Naarmate de buitentemperatuur lager onder de 8 graden komt kruipen de bijen dichter bij elkaar in de wintertros waarbinnen ze gezamenlijk de temperatuur op ca. 15 graden proberen te houden. Hun brandstof is de voorraad opgeslagen honing. In de winter gaan er meer bijen dood dan dat er nieuwe bijkomen. Het volk wordt dus steeds kleiner. Zodra het wat warmer wordt begint de koningin weer steeds meer eitjes te leggen, maar pas rond 1 april komen er dagelijks evenveel bijen als er winterbijen doodgaan. Daarna groeit het volk weer. Dat kan dan zeer snel gaan zodat het volk in mei of juni gereed is om zich weer op te delen tot meerdere volken (het zwermen).

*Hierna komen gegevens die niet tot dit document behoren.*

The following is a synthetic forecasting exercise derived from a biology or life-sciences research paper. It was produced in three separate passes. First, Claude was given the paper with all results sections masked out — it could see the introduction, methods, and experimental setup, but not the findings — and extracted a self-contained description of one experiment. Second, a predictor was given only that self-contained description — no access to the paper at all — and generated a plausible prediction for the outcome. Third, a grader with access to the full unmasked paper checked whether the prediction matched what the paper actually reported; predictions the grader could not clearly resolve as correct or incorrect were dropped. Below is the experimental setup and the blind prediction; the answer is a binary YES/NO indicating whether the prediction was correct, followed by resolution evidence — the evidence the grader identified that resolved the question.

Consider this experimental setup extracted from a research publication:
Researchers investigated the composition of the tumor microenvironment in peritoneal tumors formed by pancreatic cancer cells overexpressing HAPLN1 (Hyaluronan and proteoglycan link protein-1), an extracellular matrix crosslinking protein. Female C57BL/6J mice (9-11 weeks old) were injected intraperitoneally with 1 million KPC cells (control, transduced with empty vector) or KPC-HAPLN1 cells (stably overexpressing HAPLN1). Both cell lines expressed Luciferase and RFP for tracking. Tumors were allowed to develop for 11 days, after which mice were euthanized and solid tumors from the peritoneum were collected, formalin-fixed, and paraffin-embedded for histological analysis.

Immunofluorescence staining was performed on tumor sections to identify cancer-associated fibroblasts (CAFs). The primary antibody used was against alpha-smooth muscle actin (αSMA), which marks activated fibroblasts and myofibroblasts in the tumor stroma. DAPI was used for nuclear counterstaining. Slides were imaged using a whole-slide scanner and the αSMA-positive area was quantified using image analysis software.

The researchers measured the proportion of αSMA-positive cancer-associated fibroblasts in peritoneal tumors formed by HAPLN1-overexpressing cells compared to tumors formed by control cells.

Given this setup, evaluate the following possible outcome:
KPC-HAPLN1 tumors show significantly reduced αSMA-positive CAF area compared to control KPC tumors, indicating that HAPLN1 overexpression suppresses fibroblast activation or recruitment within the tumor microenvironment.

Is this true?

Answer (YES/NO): NO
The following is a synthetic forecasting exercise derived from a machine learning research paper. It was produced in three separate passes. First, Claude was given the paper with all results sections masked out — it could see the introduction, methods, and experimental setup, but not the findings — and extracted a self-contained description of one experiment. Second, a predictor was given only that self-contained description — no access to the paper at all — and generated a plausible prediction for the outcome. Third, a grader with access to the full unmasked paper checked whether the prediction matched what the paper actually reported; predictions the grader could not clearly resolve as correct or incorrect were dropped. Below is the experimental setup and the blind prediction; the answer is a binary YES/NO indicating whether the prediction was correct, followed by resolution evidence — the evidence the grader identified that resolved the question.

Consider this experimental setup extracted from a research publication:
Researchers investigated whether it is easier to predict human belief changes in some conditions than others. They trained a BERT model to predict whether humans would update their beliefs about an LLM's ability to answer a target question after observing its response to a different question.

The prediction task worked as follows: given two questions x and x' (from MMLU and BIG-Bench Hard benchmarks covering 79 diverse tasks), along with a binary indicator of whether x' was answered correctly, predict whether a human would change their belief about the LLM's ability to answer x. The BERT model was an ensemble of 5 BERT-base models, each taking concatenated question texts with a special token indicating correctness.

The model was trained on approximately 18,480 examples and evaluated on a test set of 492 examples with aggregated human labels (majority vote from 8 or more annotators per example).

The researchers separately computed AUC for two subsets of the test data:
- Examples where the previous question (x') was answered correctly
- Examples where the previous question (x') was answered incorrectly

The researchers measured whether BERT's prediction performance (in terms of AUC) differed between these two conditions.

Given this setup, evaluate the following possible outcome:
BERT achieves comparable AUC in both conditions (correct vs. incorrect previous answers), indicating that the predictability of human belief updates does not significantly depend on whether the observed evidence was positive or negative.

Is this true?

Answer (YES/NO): NO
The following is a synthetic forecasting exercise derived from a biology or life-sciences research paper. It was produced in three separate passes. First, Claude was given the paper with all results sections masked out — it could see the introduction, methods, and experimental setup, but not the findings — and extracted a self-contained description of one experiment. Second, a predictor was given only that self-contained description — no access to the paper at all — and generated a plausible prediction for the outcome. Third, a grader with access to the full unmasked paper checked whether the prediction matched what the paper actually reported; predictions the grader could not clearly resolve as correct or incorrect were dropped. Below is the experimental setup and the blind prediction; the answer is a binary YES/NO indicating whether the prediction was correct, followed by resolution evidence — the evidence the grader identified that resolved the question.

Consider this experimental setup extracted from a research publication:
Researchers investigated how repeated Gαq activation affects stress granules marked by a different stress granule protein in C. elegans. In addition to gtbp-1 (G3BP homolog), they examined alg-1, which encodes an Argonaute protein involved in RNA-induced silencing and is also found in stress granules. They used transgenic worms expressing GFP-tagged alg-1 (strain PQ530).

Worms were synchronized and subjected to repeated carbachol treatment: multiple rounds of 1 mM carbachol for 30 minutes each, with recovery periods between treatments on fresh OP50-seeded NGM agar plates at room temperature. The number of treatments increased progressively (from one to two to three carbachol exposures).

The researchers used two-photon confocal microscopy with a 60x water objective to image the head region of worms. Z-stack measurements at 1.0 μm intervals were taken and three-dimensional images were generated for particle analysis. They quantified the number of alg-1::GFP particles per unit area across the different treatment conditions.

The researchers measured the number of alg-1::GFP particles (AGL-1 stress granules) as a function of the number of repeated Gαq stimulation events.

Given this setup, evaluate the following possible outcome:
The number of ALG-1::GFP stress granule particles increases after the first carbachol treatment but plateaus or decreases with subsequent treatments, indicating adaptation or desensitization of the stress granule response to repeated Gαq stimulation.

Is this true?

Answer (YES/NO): NO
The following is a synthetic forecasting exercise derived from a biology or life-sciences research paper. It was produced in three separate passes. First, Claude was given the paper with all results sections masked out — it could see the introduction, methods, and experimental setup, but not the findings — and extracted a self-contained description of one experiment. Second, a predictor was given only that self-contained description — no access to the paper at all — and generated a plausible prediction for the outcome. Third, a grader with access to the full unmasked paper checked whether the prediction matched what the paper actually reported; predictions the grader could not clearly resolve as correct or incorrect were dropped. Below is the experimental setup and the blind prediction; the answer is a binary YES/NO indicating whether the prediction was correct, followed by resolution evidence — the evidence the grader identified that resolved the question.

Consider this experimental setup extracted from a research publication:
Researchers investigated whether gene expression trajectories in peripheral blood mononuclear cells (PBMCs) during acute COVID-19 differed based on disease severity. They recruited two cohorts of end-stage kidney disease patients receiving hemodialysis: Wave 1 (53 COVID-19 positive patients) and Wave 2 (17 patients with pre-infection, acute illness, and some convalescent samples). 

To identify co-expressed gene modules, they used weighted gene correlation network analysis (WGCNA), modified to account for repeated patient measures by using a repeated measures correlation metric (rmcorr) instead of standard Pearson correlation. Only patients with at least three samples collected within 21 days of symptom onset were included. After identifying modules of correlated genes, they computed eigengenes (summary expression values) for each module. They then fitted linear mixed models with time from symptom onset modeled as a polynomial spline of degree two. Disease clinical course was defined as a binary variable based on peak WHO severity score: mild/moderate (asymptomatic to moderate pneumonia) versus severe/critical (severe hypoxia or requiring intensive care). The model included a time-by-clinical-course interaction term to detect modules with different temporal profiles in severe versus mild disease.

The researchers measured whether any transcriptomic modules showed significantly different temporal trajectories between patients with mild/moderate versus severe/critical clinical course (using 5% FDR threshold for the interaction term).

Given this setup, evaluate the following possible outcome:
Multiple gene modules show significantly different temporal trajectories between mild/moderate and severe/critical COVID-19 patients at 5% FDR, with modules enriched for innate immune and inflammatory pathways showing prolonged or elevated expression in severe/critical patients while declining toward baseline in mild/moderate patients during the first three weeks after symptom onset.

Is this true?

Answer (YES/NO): NO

Van nature zal elk honingbijenvolk jaarlijks willen zwermen. Dat is de manier waarop er meer volken komen (volksvermeerdering). Eerst vertrekt de oude koningin met een gedeelte van het volk, daarna een (of meerdere) jonge koninginnen met eveneens een gedeelte van het volk. Die jonge koninginnen moeten dan later nog wel bevrucht worden (bruidsvlucht).
Een gezond bijenvolk bestaat in de zomer uit 30.000 tot 50.000 vrouwelijke werkbijen, enkele honderden mannelijke bijen (darren) en één koningin Bijen bouwen van was verticale raten met cellen. Deze cellen dienen voor de opslag van honing, stuifmeel (belangrijk voor de ontwikkeling van de larfjes) en als broedplaats. De koningin begint vanuit het midden van de raat eitjes te leggen in een cel, dat zich daarna ontwikkelt van larf tot jonge bij. Dit duurt 21 dagen bij een werkbij, 24 dagen bij een dar en 16 dagen bij een koningin.
Een mannelijke dar
Temperatuur
In de periode dat er broed in het bijenvolk is houdt het volk de temperatuur op 35 C. In de winter wordt de temperatuur op circa 12 C gehandhaafd, ook al is het buiten de kast nog zo koud. De bijen houden geen winterslaap maar “zitten in rust” Zonder de zorg van een imker kan een bijenvolken zich in Nederland in de vrije natuur soms nog een tijdje in leven houden, maar op den duur zullen ze door gebrek aan voedsel of ziekten niet overleven. Voldoende goede imkers zijn dus van groot belang voor de instandhouding van de bijenstand.